April 10, 2014 | 11:45 PM - Posted by Anonymous (not verified)

That was awesome!

April 10, 2014 | 12:51 PM - Posted by luuk (not verified)

can the sempron or athlon (2014 version am1 socket) be crossfired or just have an graphics card like a simple r7 250 or hd7770 or something in it and does it handle stable? plz reply by mailing me @ ownertje@hotmail.com

greets

luuk AKA AMDfan :D

i have a fx8350/r9 270x rig just asking if it could be a sort of mini streaming and light gaming pc like skyrim @ low or something

April 10, 2014 | 10:39 PM - Posted by Tim Verry

You could use a single low-to-low/mid-range graphics card, but CrossFire is basically out of the question. The Kabini chips only support 4 PCI-E 2.0 lanes, but there are AM1 Platform motherboards with x16 slots (that run at a max of x4 electrically).

April 11, 2014 | 09:20 PM - Posted by mmstick (not verified)

Actually, they support PCIE 3.0 x4, not 2.0 x4, which is equivalent to PCIE 2.0 x8.

April 12, 2014 | 01:03 PM - Posted by Josh Walrath

Nope, Kabini is at PCI-E 2.0.  AMD did this for power and money reasons.  PCI-E 3.0 does take up more power as compared to 2.0.  Certification for 3.0 does take more time and money in the development process.  So for a low cost/low power part like this, they stuck with PCI-E 2.0.

April 11, 2014 | 09:37 AM - Posted by Rauelius

Man, I would love to see an 8-Core Version with a GPU with 1152 Steam Processors for future steam machines. That may make a nice game system.

April 12, 2014 | 07:20 AM - Posted by raghu78 (not verified)

Josh
Kabini A6-5200 is manufactured at TSMC. But Athlon 5350 seems to be manufactured at Globalfoundries, Dresden. The "Diffused in Germany" marking on the heat spreader in the image on this page gives clues that its manufactured at Globalfoundries. Jaguar is a highly portable CPU core design and so is the GCN based GPU. With Athlon AM1, Kaveri, Berlin, Seattle and some console APU production (starting likely in H2 2014) all being manufactured at Globalfoundries, AMD should have no problems meeting the USD 1.2 billion 2014 wafer commitments.
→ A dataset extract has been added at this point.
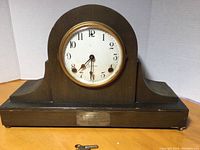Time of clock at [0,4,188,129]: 7:31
April 12, 2014 | 01:19 PM - Posted by Josh Walrath

AMD can't give official word right now on that due to them being in their "quiet period" but it does look like you are correct.  Good for GF, I guess.  Odd that it is diffused in Germany, rather than utilizing the US fabs in NY.  I thought FAB 8 was the primary site for 28 nm HKMG... guess not.
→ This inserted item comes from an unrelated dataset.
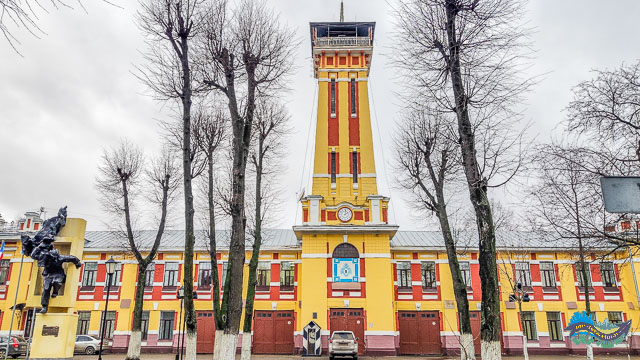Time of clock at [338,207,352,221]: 2:01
April 13, 2014 | 04:16 PM - Posted by Jon Pennington (not verified)

Josh griped on the podcast that the testing motherboard only had 2 SATA ports, so you can't have fast storage (SSD) AND big storage (spindle) AND optical storage. Optical drives work pretty well on USB 2...

April 13, 2014 | 06:36 PM - Posted by Josh Walrath

This is true.  Good plan.

April 21, 2014 | 04:44 PM - Posted by Mark S (not verified)

With such low power consumption, if a board manufacturer made a raid capable board with 6+ Sata III ports, would this make a good NAS / media server? It sounds ideal.